Bau busuk yang tidak bisa kuhindari adalah bau busuk bernama rindu.

Ia selalu hadir pada waktu yang tidak tepat.
Malam ini, malam paling dingin dengan hawa yang mencekam, tak tanggung-tanggung aku merindukan mu.

aku tak berjanji bisa sabar menunggumu sampai kamu lulus dari sekolah. Aku tahu itu berat untuk ku lakukan, tapi tak ada cara lain selain, membohongi diriku sendiri demi kebahagian orang banyak. Mungkin saja kamu akan berpikiran aku penghianat, munafik bahkan tak bermoral. Wajar jika kamu mengeluarkan kata-kata kurang pantas karena sebuah rasa kecewa. Aku juga pernah sepertimu, pernah merasa dikecewakan seseorang. Kamu tahu siapa seseorang itu, ya, kamu sendiri orangnya yang pernah mengecewakan. Tapi itu dulu, dulu sekali.

Sekarang, biarkan saja rindu yang menyemarakkan hati dan perasaan kita.

Biarkan ia menari bersama sampai denting musik yang mengirinya berhenti sendiri.
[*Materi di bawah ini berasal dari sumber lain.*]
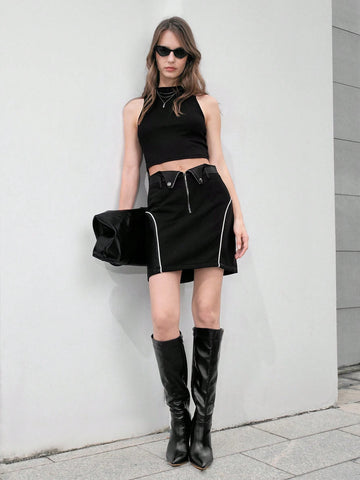 Anewsta Zipper Fold Over Waist Skirt Anewsta Zipper Fold Over Waist Skirt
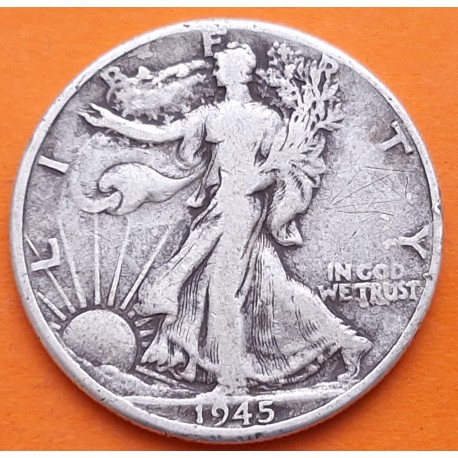 ESTADOS UNIDOS 1/2 DOLAR 1945 P WALKING LIBERTY KM.142 MONEDA DE PLATA MUY CIRCULADA USA silver Half Dollar WWII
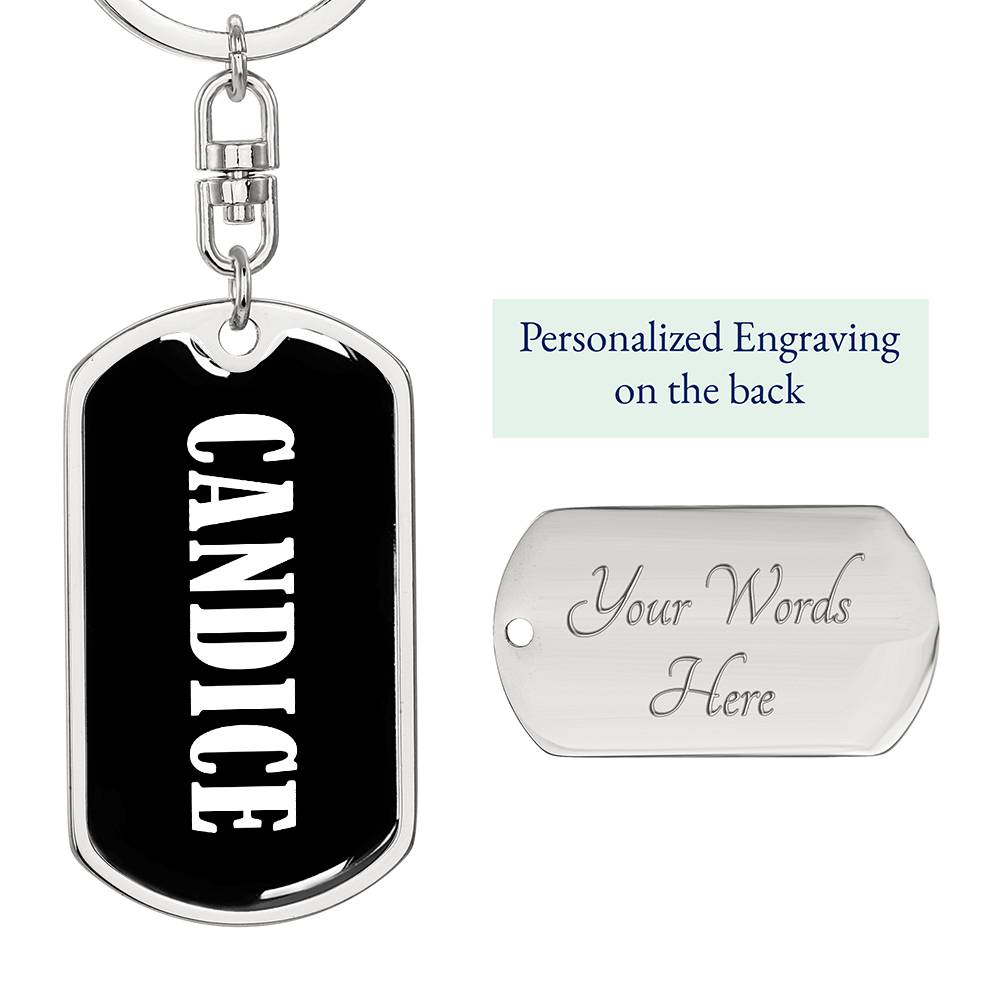 Candice v01w - Luxury Dog Tag Keychain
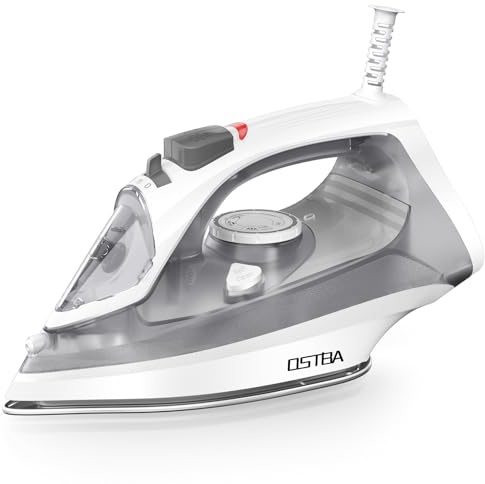 OSTBA 1600W Steam Iron for Clothes with Rapid Heating Nonstick Soleplate, Precise Thermostat Dial, Self-Cleaning, Anti-limescale, Drip Stop Function, 300ml Water Tank Clothes Iron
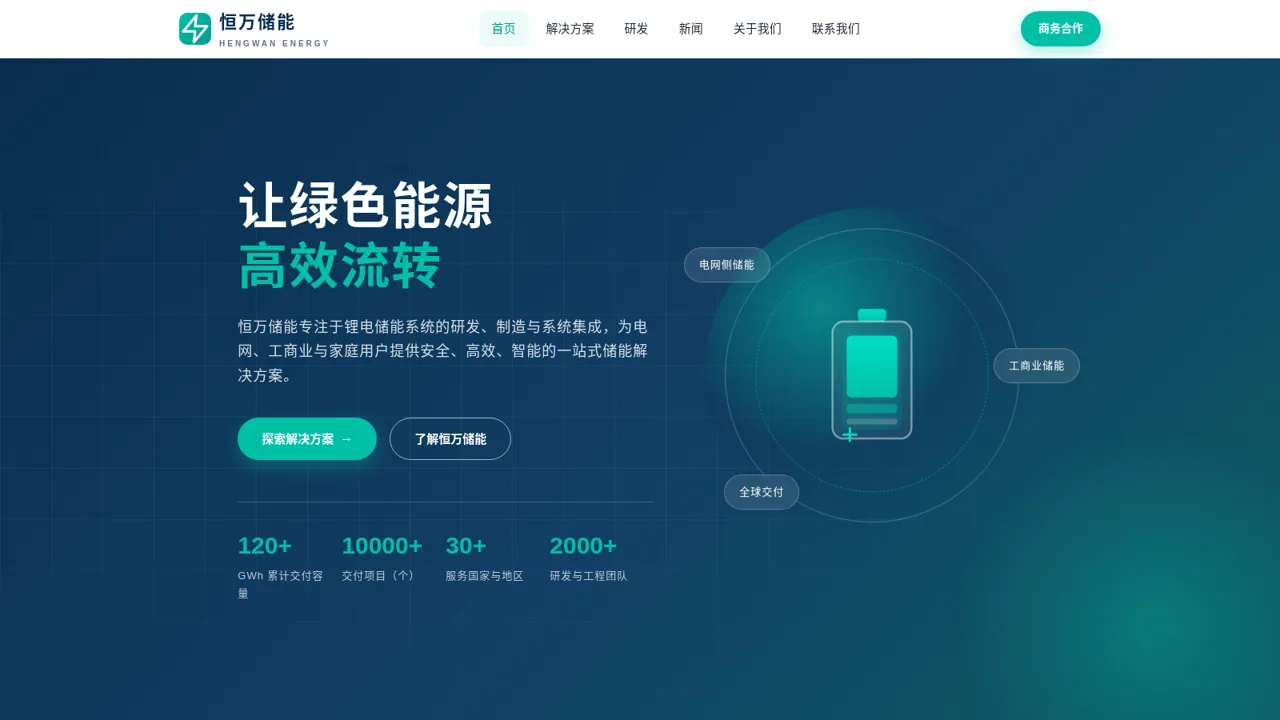 恒万储能官网 封面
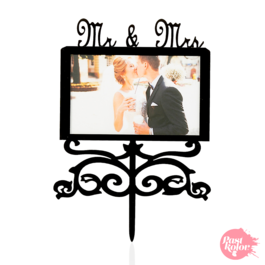 CAKE TOPPER AVEC PHOTO - MR & MRS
Janganlah kita egois, sampai melarang untuk berhubungan dengan orang lain. ada banyak kebahagian yang kita dapat, meskipun tidak ditakdirkan bersama. Jangan pernah berpikiran sesempit itu. Jangan memenjarakan perasaan sendiri, sampai lupa dan buta melihat cinta di tempat lain. hidup itu pilihan, sama dengan perasaan. Buat apa kita bertahan kalau sakit, buat apa bertahan kalau tidak adalagi kesempatan seperti dulu.

Saatnya kita beranjak pergi, meninggalkan kenangan ditempat yang sudah disediakan lalu mencari dan berusaha menemukan yang lebih baik menurut versi dan ala kita masing-masing.

Kata orang hidup itu menikmati, dan aku menikmati kerinduan bersamamu. Bukan kemaren ataupun besok, tapi hari ini dan detik ini.

Detak jantungku lebih cepat, dan rahanggku mengukir bentuk senyum paling indah. Ah, andai saja kamu melihat, pasti kamu juga akan mengalami hal yang sama.

Malam ini hujan. Dan, bagaimana dengan malam ditempatmu? Apakah sama atau berbeda?

Ada  orang lain dalam hidupku, apakah kamu cemburu?

Entahlah. Aku tidak tahu kabarmu lagi, kamu tiba-tiba saja menghilang. Belum sempat aku ingin mengatakan rahasia besar untukmu, kamu justru sudah ditelan waktu.

Kamu,

Penantian berminggu-minggu lalu, dan rindu yang tak lagi malu-malu,

Semoga kamu bahagia, dan aku juga.

Pembunuh paling sadis adalah kesepian, dan sendiri adalah temannya. Jika keduanya bersatu maka lengkap sudah jadi mayat yang mengenaskan karena menanggung rindu seorang diri.